* [Task statement]: Put each line of text in the data below into a JSON list of strings, one string per line, with blank lines skipped and the pictures left out.

* [Records for the exercise]:
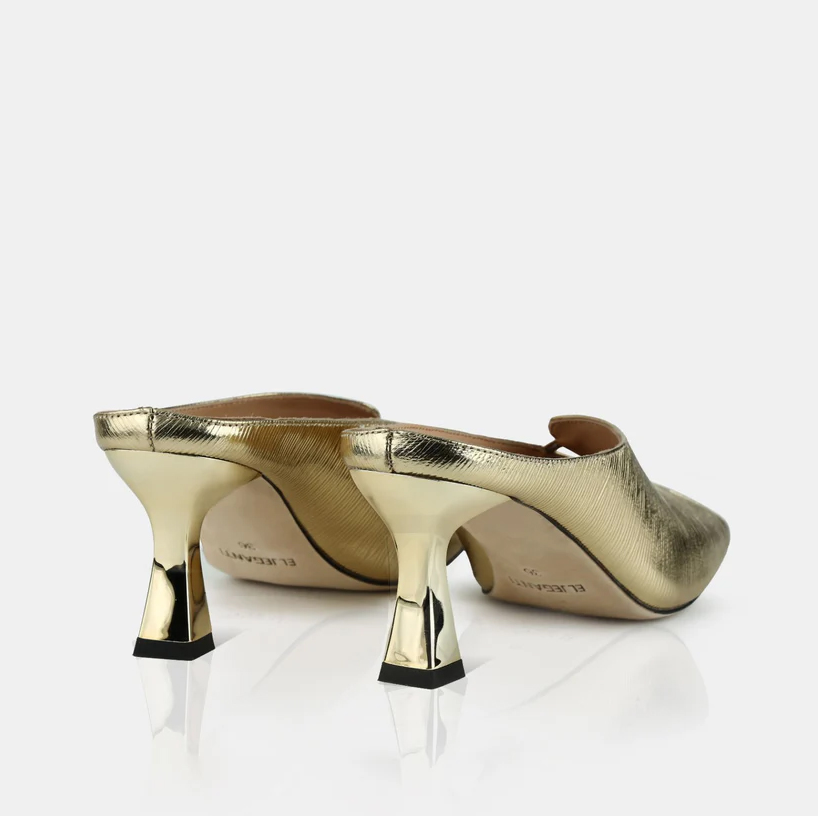 A model showcasing Gold Colored Leather Mule Sandals by Elleganti from Elleganti's collection A model showcasing Gold Colored Leather Mule Sandals by Elleganti from Elleganti's collection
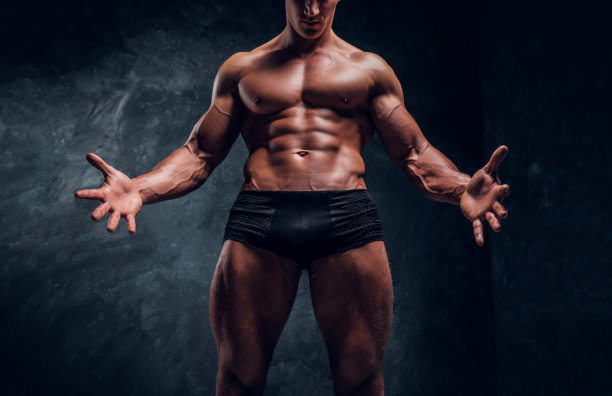 穿着内衣的运动员，展示着他完美的身体。工作室照片与黑暗的墙壁背景图片下载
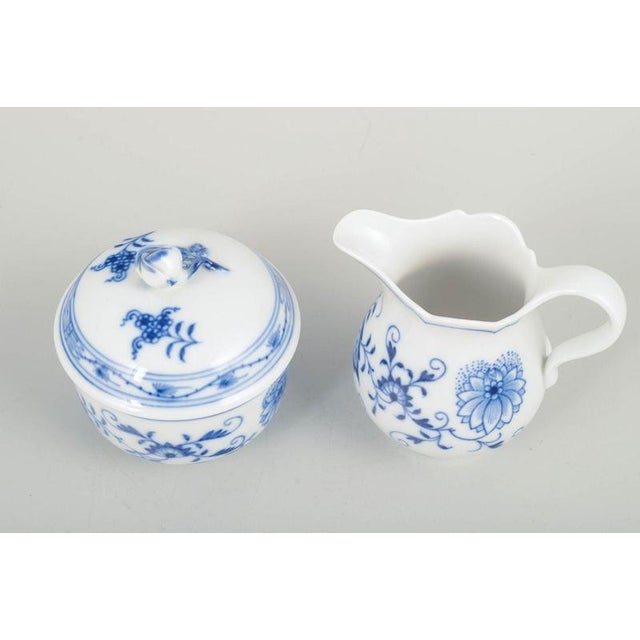 Meissen blue onion sugar bowl and creamer, mid-20th century. A set consisting of a classic lidded sugar bowl and a creamer...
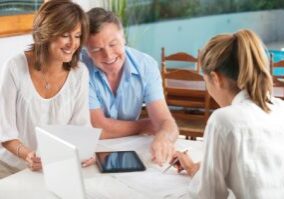 Happy mature Couple in Meeting With Advisor at home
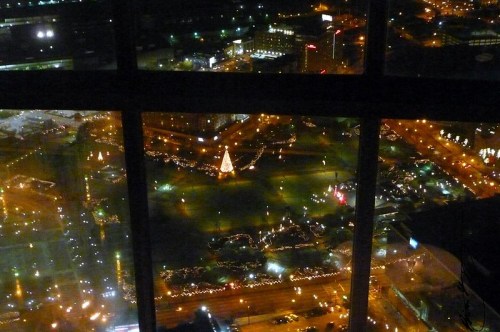 Aerial view of a city park decorated with holiday lights, featuring a Christmas tree, seen through a window at night.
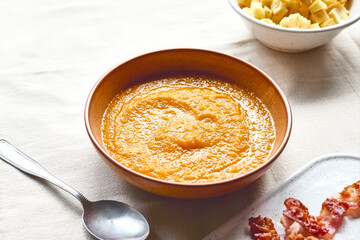 Pumpkin cream soup with roasted bacon and croutons in clay plate on the table with linen tablecloth. Autumn vegetable creamy soup puree. Healthy seasonal eating.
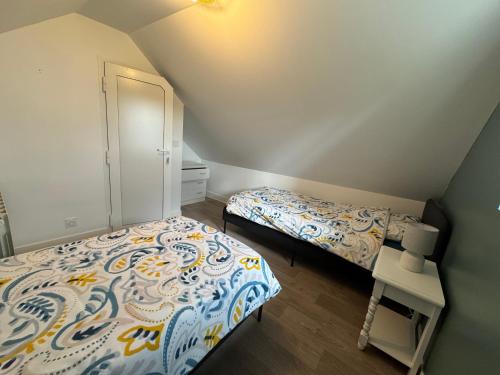 a bedroom with two beds and a closet at Charmante maison de campagne in La Hoguette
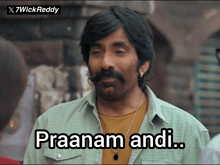 a man with a mustache is wearing a shirt that says praanam andi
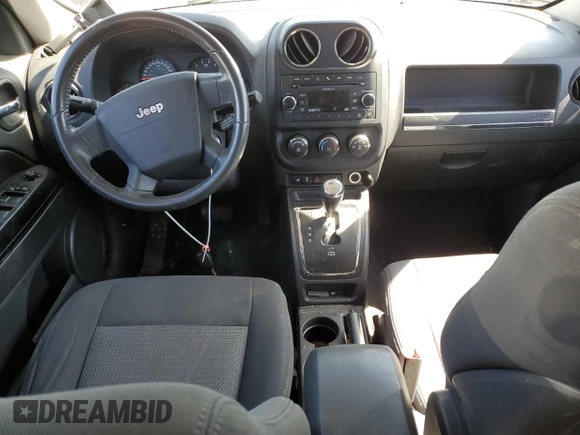 2010 Jeep Patriot Sport with VIN 1J4NF2GB6AD622212, listed as a Copart auction lot 52601705 with 218,001 mi miles and Clean Title. Bid and sale history available at carsss.com. Image 8.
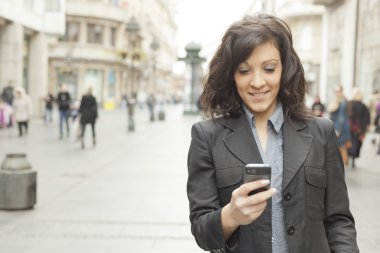 Girl with smartphone walking on city clipart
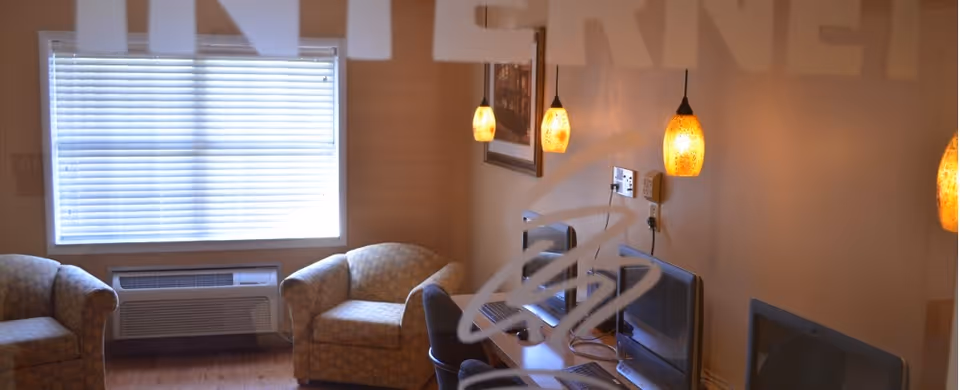 A small lounge with two upholstered armchairs, a window with blinds, pendant lights, and TVs on a desk visible through frosted glass.
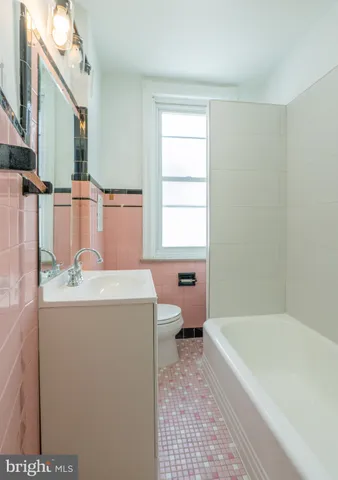 a bathroom with a granite countertop bathtub sink vanity mirror and toilet
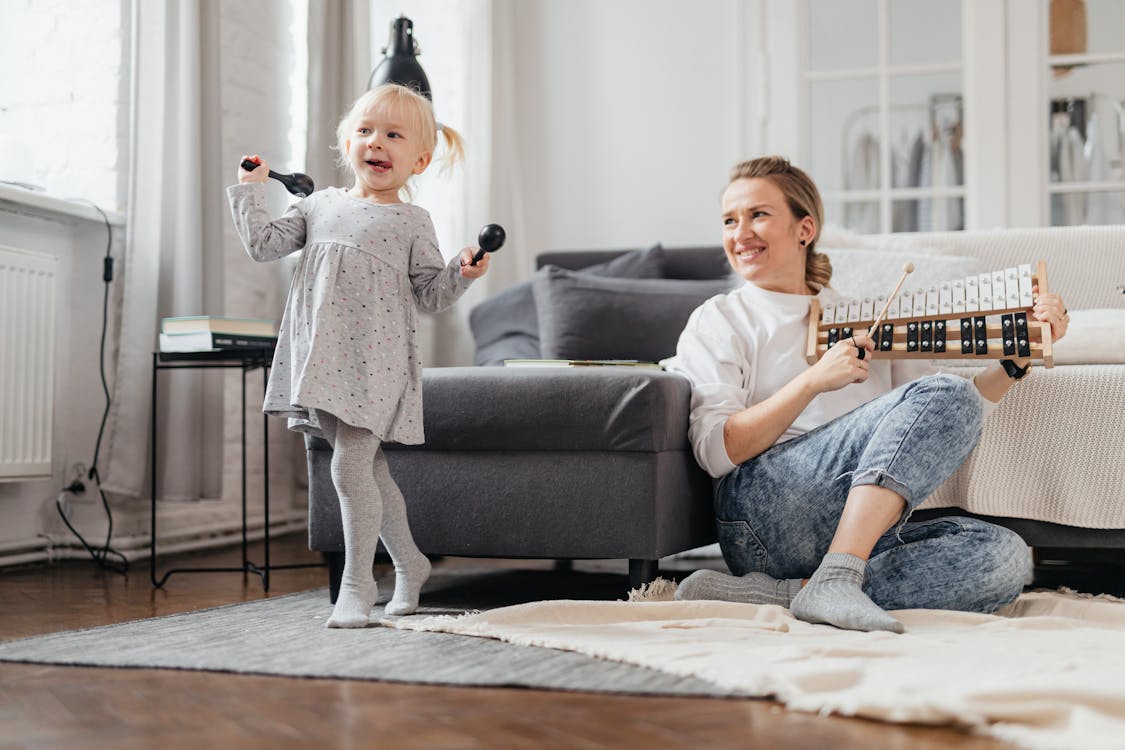 Free A Young Girl Dancing While Holding Maracas Stock Photo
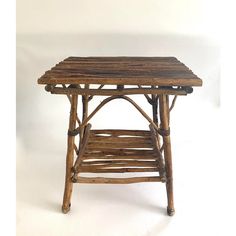 a small wooden table sitting on top of a white floor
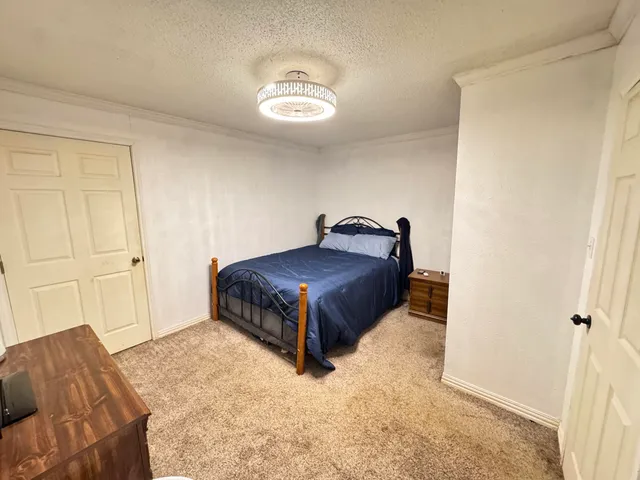 a living room with a bed and a dresser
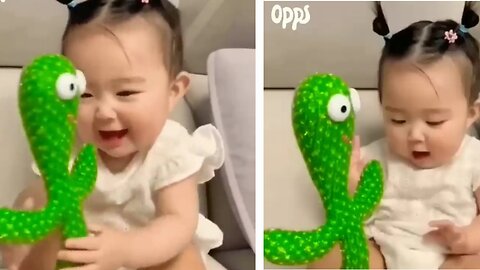 a cute baby playing | cute baby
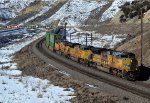 UP 8664, 9021, 7781 (SD70ACE, SD70ACE, C45ACCTE) lead an eastbound stack train approaching the Echo Rd. OHB in Emory, Utah. February 19, 2022 {Winter Echofest}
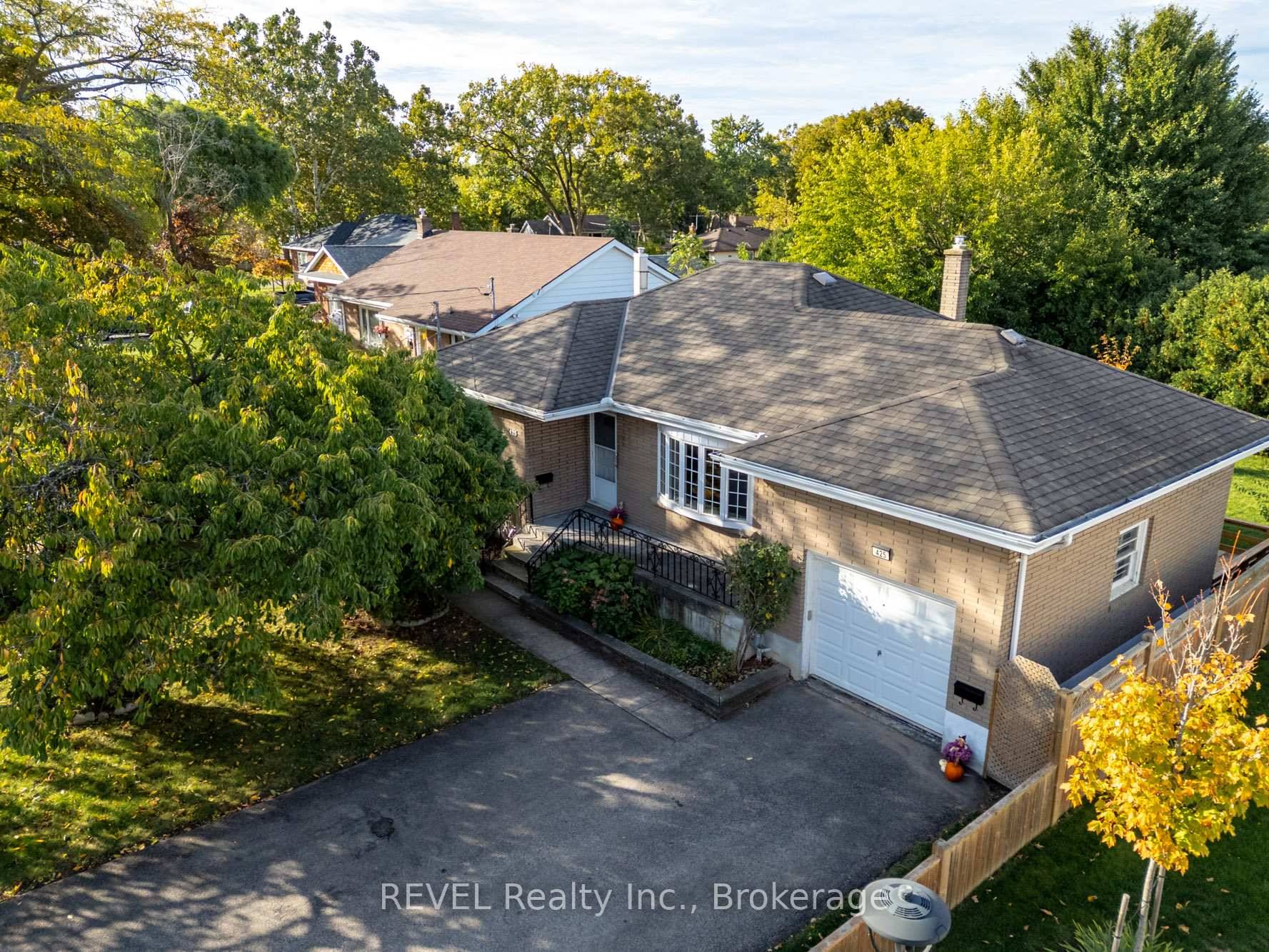 This solid brick, north end bungalow was built in 1953 and offers a single attached garage which has a ceiling height of 11 feet !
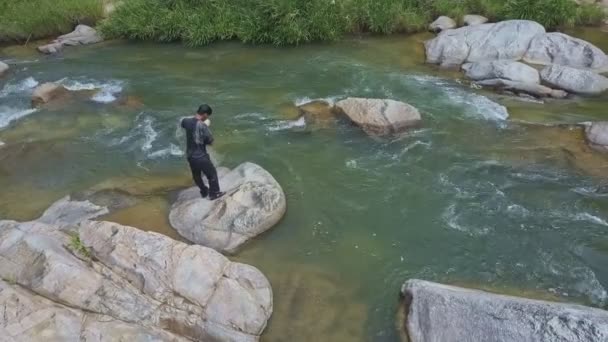 Чоловік підкидає рибальську мережу в річку — стокове відео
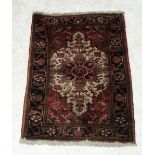 A red rug with central beige medallion within geometrical motifs and decorative border, 91 x 140cm.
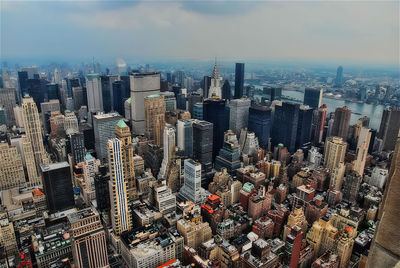 High angle view of modern buildings in city against sky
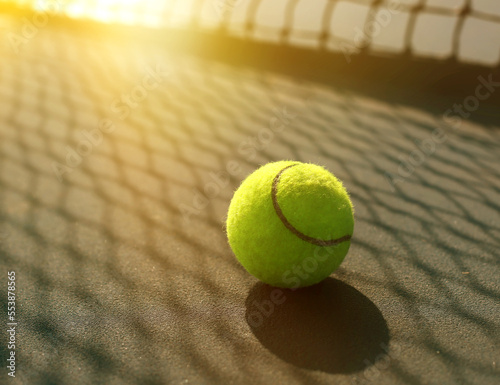 Close-up shot of a tennis ball on a tennis court. Exercise for health on vacation.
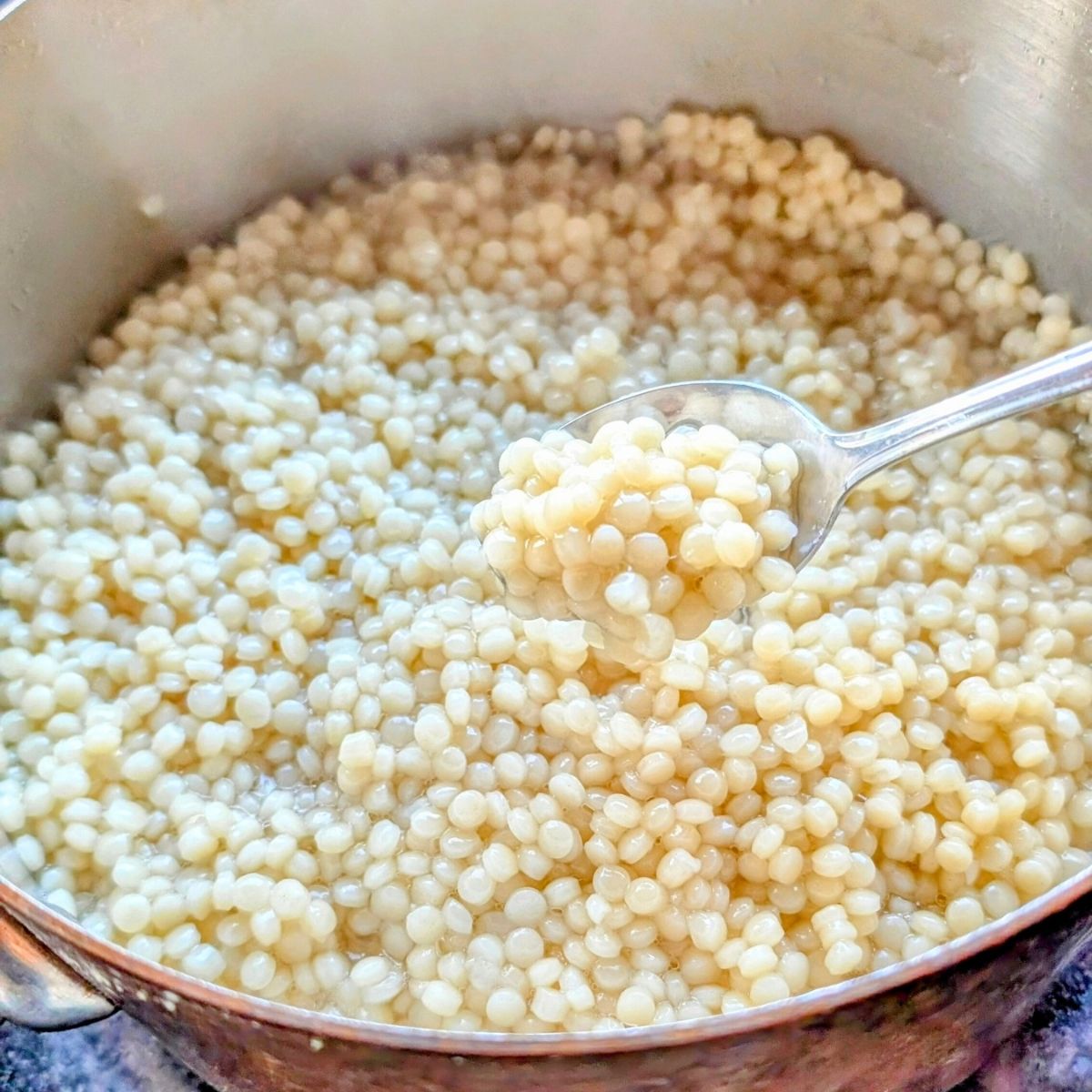 pearl couscous in a pot cooking with water and no salt added.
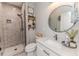 Modern bathroom with gray tile shower and white vanity at 997 Jackson Rd, Fuquay Varina, NC 27526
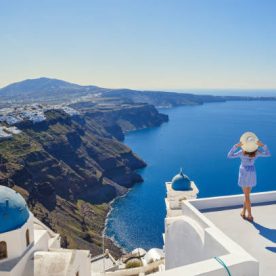 Young woman stands on a hill and looks at the marine landscape of Santorini, Greece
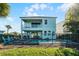 Back view of house, showcasing pool and patio at 8137 Surf St, Kissimmee, FL 34747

* [Task solution]:
[
  " A model showcasing Gold Colored Leather Mule Sandals by Elleganti from Elleganti's collection A model showcasing Gold Colored Leather Mule Sandals by Elleganti from Elleganti's collection",
  " 穿着内衣的运动员，展示着他完美的身体。工作室照片与黑暗的墙壁背景图片下载",
  " Meissen blue onion sugar bowl and creamer, mid-20th century. A set consisting of a classic lidded sugar bowl and a creamer...",
  " Happy mature Couple in Meeting With Advisor at home",
  " Aerial view of a city park decorated with holiday lights, featuring a Christmas tree, seen through a window at night.",
  " Pumpkin cream soup with roasted bacon and croutons in clay plate on the table with linen tablecloth. Autumn vegetable creamy soup puree. Healthy seasonal eating.",
  " a bedroom with two beds and a closet at Charmante maison de campagne in La Hoguette",
  " a man with a mustache is wearing a shirt that says praanam andi",
  " 2010 Jeep Patriot Sport with VIN 1J4NF2GB6AD622212, listed as a Copart auction lot 52601705 with 218,001 mi miles and Clean Title. Bid and sale history available at carsss.com. Image 8.",
  " Girl with smartphone walking on city clipart",
  " A small lounge with two upholstered armchairs, a window with blinds, pendant lights, and TVs on a desk visible through frosted glass.",
  " a bathroom with a granite countertop bathtub sink vanity mirror and toilet",
  " Free A Young Girl Dancing While Holding Maracas Stock Photo",
  " a small wooden table sitting on top of a white floor",
  " a living room with a bed and a dresser",
  " a cute baby playing | cute baby",
  " UP 8664, 9021, 7781 (SD70ACE, SD70ACE, C45ACCTE) lead an eastbound stack train approaching the Echo Rd. OHB in Emory, Utah. February 19, 2022 {Winter Echofest}",
  " This solid brick, north end bungalow was built in 1953 and offers a single attached garage which has a ceiling height of 11 feet !",
  " Чоловік підкидає рибальську мережу в річку — стокове відео",
  " A red rug with central beige medallion within geometrical motifs and decorative border, 91 x 140cm.",
  " High angle view of modern buildings in city against sky",
  " Close-up shot of a tennis ball on a tennis court. Exercise for health on vacation.",
  " pearl couscous in a pot cooking with water and no salt added.",
  " Modern bathroom with gray tile shower and white vanity at 997 Jackson Rd, Fuquay Varina, NC 27526",
  " Young woman stands on a hill and looks at the marine landscape of Santorini, Greece",
  " Back view of house, showcasing pool and patio at 8137 Surf St, Kissimmee, FL 34747"
]